→ Data extracted from a collection
>>>>>
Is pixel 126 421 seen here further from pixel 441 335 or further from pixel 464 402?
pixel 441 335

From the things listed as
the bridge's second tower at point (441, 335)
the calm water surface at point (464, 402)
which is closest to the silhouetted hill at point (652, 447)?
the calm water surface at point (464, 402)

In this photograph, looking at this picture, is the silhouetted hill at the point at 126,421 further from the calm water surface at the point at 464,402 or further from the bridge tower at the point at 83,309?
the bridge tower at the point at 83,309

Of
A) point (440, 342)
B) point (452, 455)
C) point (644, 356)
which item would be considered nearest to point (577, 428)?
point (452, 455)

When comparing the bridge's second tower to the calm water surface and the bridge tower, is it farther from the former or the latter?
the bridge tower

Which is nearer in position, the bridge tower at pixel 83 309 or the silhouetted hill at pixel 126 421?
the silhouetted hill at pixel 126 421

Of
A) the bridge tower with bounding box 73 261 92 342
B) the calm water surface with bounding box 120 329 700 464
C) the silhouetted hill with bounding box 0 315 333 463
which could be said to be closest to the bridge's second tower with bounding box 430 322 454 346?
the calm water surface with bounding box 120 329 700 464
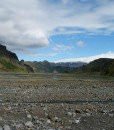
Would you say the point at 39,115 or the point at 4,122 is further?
the point at 39,115

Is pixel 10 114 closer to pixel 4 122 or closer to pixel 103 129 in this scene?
pixel 4 122

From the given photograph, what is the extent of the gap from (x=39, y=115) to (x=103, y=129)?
15.3 feet

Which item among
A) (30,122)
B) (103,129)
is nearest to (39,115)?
(30,122)

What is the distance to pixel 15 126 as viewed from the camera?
58.7ft

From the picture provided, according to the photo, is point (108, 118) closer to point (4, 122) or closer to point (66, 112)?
point (66, 112)

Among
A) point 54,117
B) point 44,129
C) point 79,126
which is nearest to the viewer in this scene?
point 44,129

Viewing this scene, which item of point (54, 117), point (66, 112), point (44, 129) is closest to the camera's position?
point (44, 129)

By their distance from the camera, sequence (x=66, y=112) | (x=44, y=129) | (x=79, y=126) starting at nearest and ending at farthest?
(x=44, y=129) < (x=79, y=126) < (x=66, y=112)

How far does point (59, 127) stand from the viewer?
59.4ft

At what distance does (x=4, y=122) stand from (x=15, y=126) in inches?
46.4

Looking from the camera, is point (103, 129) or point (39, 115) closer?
point (103, 129)

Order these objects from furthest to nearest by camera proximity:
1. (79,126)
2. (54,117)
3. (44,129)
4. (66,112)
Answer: (66,112), (54,117), (79,126), (44,129)

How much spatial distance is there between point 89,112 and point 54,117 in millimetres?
3204

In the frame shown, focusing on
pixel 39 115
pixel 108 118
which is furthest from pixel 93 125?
pixel 39 115
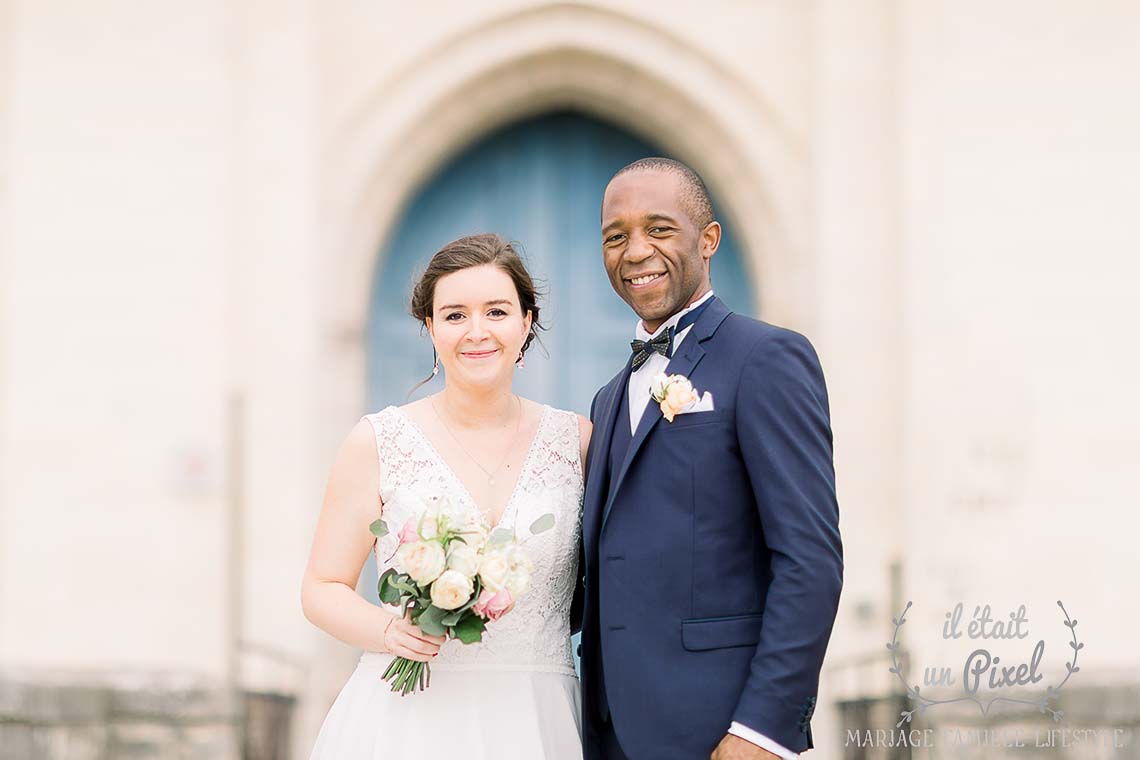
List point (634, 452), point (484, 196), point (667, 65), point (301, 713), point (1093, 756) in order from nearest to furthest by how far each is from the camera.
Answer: point (634, 452)
point (1093, 756)
point (301, 713)
point (667, 65)
point (484, 196)

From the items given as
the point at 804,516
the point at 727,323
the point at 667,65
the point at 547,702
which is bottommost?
the point at 547,702

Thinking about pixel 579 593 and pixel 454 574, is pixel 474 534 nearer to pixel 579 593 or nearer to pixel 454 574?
pixel 454 574

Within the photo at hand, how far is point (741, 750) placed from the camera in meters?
2.28

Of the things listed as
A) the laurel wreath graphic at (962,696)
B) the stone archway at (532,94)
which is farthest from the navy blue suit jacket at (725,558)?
the stone archway at (532,94)

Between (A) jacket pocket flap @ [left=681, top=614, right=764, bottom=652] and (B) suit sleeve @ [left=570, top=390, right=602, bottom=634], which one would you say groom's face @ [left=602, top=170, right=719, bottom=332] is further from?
(A) jacket pocket flap @ [left=681, top=614, right=764, bottom=652]

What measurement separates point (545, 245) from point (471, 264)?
3794 millimetres

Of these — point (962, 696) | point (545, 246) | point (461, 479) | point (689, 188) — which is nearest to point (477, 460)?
point (461, 479)

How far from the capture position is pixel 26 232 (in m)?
5.94

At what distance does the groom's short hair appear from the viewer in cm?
254

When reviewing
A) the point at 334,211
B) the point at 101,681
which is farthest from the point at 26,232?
the point at 101,681

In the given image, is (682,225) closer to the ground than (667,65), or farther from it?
closer to the ground

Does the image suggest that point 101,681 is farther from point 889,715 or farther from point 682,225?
point 682,225

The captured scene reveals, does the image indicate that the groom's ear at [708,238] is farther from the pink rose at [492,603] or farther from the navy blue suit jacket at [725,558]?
the pink rose at [492,603]

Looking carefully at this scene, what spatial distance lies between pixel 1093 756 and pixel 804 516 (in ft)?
10.6
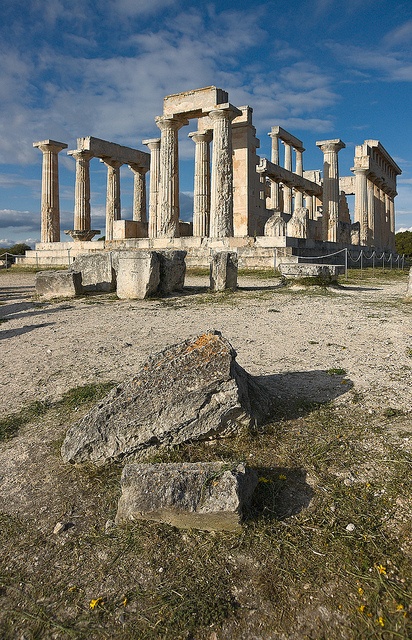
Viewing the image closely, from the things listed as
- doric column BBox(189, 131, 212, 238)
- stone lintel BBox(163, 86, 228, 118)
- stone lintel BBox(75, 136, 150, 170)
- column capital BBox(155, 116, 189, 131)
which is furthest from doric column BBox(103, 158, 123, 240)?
stone lintel BBox(163, 86, 228, 118)

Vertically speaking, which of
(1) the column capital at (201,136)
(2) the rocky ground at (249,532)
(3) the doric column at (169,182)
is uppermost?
(1) the column capital at (201,136)

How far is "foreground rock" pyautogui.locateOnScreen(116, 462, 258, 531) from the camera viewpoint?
2.65 meters

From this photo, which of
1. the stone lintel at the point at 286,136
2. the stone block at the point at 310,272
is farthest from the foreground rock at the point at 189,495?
the stone lintel at the point at 286,136

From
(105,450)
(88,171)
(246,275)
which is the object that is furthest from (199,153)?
(105,450)

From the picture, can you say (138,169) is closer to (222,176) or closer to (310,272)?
(222,176)

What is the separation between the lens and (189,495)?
272cm

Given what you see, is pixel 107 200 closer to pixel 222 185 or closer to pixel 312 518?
pixel 222 185

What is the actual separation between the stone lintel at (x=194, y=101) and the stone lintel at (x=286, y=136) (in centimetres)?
1041

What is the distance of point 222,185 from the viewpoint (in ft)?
69.0

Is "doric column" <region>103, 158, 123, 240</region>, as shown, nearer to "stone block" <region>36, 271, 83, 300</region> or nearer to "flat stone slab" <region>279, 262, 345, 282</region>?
"flat stone slab" <region>279, 262, 345, 282</region>

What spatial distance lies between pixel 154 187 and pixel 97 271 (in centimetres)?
1621

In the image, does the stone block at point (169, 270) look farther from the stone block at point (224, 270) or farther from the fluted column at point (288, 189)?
the fluted column at point (288, 189)

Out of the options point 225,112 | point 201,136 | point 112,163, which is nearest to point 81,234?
point 112,163

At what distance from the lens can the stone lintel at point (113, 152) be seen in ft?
90.7
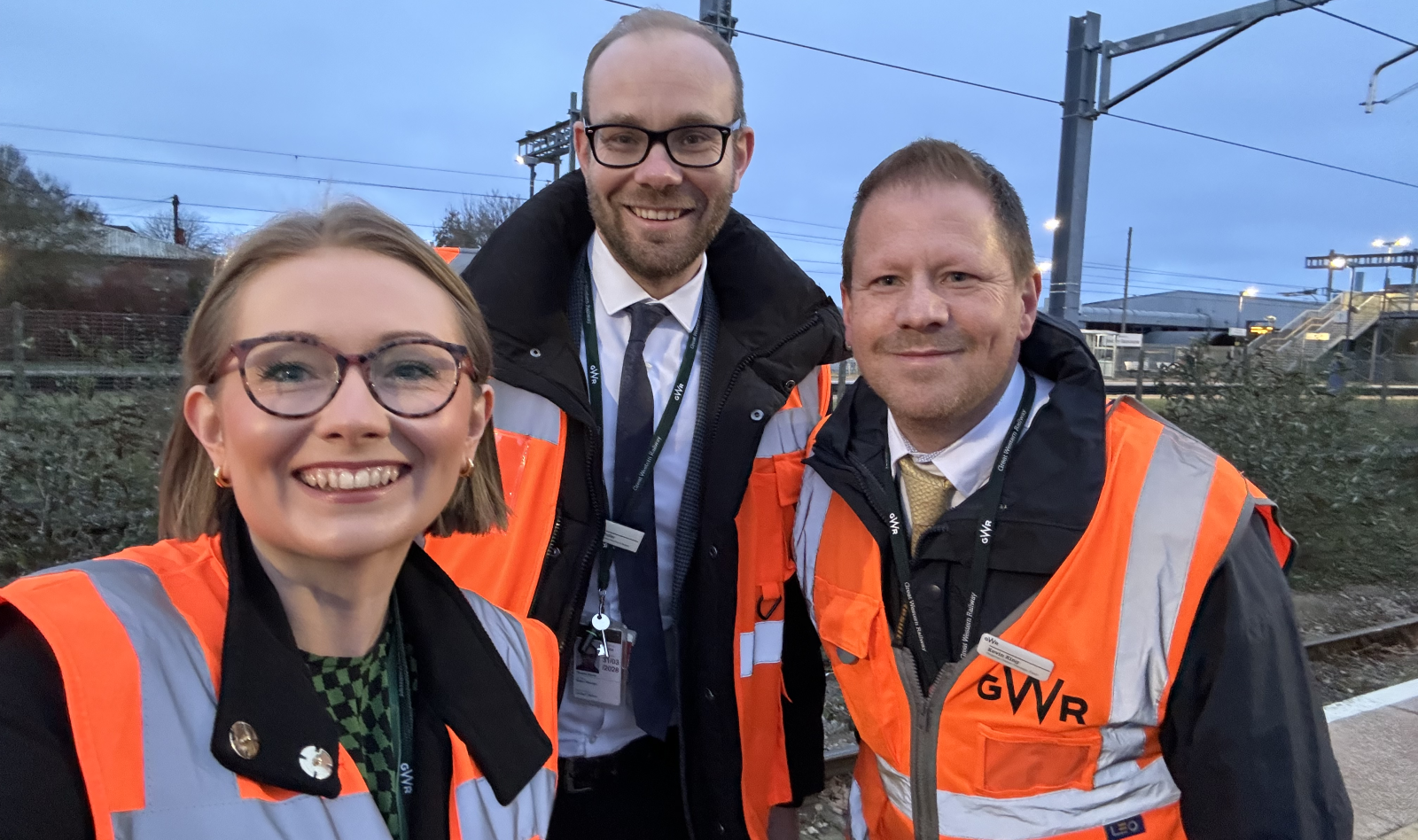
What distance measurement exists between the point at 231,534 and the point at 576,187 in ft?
6.15

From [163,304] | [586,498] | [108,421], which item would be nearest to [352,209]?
[586,498]

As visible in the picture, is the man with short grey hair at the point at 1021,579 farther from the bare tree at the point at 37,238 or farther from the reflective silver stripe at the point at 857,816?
the bare tree at the point at 37,238

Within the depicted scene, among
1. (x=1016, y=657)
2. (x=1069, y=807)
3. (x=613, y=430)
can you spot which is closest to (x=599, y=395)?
(x=613, y=430)

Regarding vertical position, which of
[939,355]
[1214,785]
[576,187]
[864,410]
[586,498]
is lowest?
[1214,785]

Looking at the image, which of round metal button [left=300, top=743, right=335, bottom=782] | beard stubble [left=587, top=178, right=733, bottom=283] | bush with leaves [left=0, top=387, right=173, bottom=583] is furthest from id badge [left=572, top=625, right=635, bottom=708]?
bush with leaves [left=0, top=387, right=173, bottom=583]

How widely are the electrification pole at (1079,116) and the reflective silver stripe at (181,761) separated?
9.10m

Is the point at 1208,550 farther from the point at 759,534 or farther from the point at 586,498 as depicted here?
A: the point at 586,498

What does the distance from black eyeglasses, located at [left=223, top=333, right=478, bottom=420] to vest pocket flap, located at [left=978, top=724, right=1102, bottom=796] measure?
158cm

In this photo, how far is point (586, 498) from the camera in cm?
248

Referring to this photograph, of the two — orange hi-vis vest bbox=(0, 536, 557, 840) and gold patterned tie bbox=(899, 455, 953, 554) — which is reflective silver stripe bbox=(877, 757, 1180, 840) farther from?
orange hi-vis vest bbox=(0, 536, 557, 840)

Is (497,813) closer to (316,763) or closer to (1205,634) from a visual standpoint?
(316,763)

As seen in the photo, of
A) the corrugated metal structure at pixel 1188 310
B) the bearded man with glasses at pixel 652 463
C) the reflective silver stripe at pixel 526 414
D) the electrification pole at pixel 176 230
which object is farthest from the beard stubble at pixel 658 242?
the corrugated metal structure at pixel 1188 310

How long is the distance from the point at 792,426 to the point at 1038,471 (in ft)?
2.86

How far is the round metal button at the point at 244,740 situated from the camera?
121 centimetres
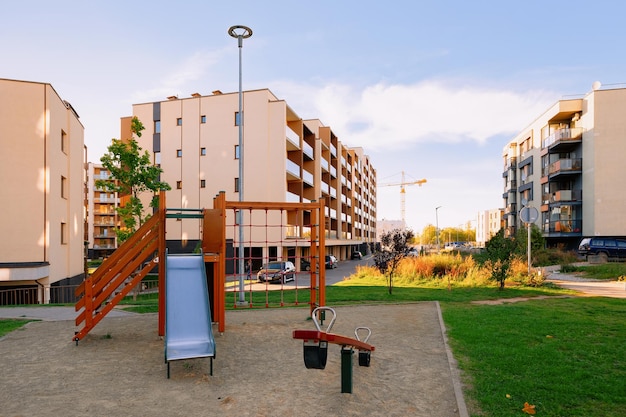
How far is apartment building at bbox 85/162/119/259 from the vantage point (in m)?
68.1

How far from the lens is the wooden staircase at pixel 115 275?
342 inches

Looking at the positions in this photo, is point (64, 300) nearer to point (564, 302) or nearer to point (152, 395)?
point (152, 395)

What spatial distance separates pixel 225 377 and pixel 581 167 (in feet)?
138

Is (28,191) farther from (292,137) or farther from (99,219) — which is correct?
(99,219)

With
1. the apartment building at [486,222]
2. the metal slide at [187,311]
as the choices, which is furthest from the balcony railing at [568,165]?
the apartment building at [486,222]

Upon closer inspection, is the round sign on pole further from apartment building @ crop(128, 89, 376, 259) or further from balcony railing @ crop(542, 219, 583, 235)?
balcony railing @ crop(542, 219, 583, 235)

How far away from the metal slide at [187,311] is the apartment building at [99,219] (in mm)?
65985

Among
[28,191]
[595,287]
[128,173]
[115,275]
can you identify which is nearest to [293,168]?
[128,173]

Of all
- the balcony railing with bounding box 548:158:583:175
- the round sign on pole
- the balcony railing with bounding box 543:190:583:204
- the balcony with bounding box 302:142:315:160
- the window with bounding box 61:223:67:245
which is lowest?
the window with bounding box 61:223:67:245

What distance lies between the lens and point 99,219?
70.4 metres

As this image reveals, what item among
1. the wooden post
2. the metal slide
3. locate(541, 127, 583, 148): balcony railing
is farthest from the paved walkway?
locate(541, 127, 583, 148): balcony railing

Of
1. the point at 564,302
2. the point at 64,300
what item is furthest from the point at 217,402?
the point at 64,300

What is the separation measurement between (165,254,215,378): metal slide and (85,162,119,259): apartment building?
66.0 meters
<<<<<
→ Task description
Print the line containing "How far away" and every line after it to the end of the records above, exactly as written, and nothing else.

→ Result for this exercise
How far away from the metal slide at [187,311] is the apartment building at [99,219] (in mm)?
65985

Among
[28,191]
[595,287]
[128,173]
[115,275]
can you identify which is nearest to [293,168]?
[128,173]

Of all
- the balcony railing with bounding box 548:158:583:175
- the round sign on pole
- the balcony railing with bounding box 543:190:583:204
- the balcony with bounding box 302:142:315:160
- the window with bounding box 61:223:67:245
which is lowest?
the window with bounding box 61:223:67:245

What distance lies between the lens and point 99,219?
70.4 metres

As this image reveals, what item among
1. the wooden post
2. the metal slide
3. locate(541, 127, 583, 148): balcony railing
is farthest from the paved walkway?
locate(541, 127, 583, 148): balcony railing

Of
1. the point at 564,302
2. the point at 64,300
what item is furthest from the point at 217,402?
the point at 64,300

What is the separation measurement between (165,254,215,378): metal slide and (85,162,119,259): apartment building?
66.0 meters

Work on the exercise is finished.